Ruggles remembered the nights he had spent before the footlights of the Gaiety, and that the pale woman trembling there weeping was a great singer.
“I guess he wants to hear you sing.”
She kneeled down by him; she trembled so she couldn’t stand.
The others, the doctor and Ruggles, the waiters and porters gathered in the hall, heard. No one of them understood the Gaiety girl’s English words.
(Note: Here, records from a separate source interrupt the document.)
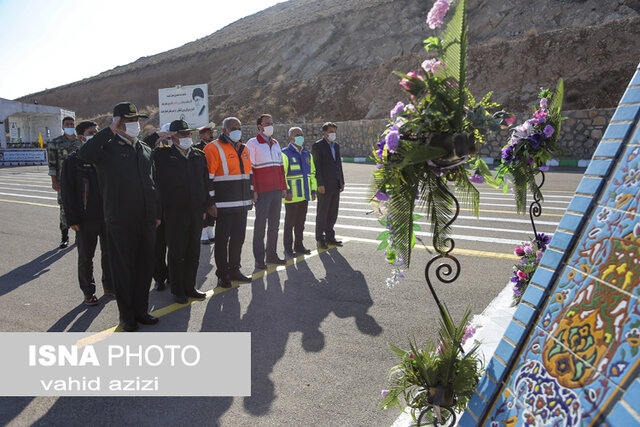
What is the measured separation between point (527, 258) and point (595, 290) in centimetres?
279

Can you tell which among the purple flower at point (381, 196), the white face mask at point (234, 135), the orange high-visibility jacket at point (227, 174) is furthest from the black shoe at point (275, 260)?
the purple flower at point (381, 196)

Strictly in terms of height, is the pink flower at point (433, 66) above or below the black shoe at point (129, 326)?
above

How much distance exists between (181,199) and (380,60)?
144 ft

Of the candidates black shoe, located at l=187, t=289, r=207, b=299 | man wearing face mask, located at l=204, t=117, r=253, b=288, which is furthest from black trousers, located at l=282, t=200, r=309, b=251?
black shoe, located at l=187, t=289, r=207, b=299

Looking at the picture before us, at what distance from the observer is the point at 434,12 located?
2502 mm

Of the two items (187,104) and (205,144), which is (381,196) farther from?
(187,104)

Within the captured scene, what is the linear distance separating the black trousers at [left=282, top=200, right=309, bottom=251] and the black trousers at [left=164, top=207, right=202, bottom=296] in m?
2.24

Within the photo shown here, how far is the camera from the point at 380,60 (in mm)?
46156

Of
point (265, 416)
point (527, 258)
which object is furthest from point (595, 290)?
point (527, 258)

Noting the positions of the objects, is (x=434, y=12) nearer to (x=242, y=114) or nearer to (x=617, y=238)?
(x=617, y=238)

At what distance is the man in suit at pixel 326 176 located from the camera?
795cm

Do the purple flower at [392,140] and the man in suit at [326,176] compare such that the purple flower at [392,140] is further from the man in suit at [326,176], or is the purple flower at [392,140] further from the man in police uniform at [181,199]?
the man in suit at [326,176]

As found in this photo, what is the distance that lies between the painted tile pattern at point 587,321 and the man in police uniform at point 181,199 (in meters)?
4.08

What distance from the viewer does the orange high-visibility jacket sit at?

“From Greenland’s icy mountains,
From India’s coral strands ...”
They were merciful and let him listen in peace. Through the blur in his brain, over the beat of his young ardent heart, above the short breaths the notes reached his failing senses, and lifted him—lifted him. There wasn’t a very long distance between his boyhood and his twenty-two years to go, and he was not so weak but that he could travel so far.
He sat there by his father again—and heard. The flies buzzed, and he didn’t mind them. The smell of the fields came in through the windows and the Sodawater Fountain Girl sang—and sang; and as she sang her face grew holy to his eyes—radiant with a beauty he had not dreamed a woman’s face could wear. Above the choir rail she stood and sang peerlessly, and the church began to fade and fade, and still she stood there in a shaft of light, and her face was like an angel’s, and she held her arms out to him as the waters rose to his lips. She bent and lifted him—lifted him high upon the strands....
CHAPTER XXXI—IN REALITY
Dan awoke from his dream, and sat suddenly up in bed in his shirt sleeves, and stared at the people in his room,—a hotel boy and two strangers, not unlike the men in his dream. He brushed his hand across his eyes.
“Sit down, will you? Do you speak English?”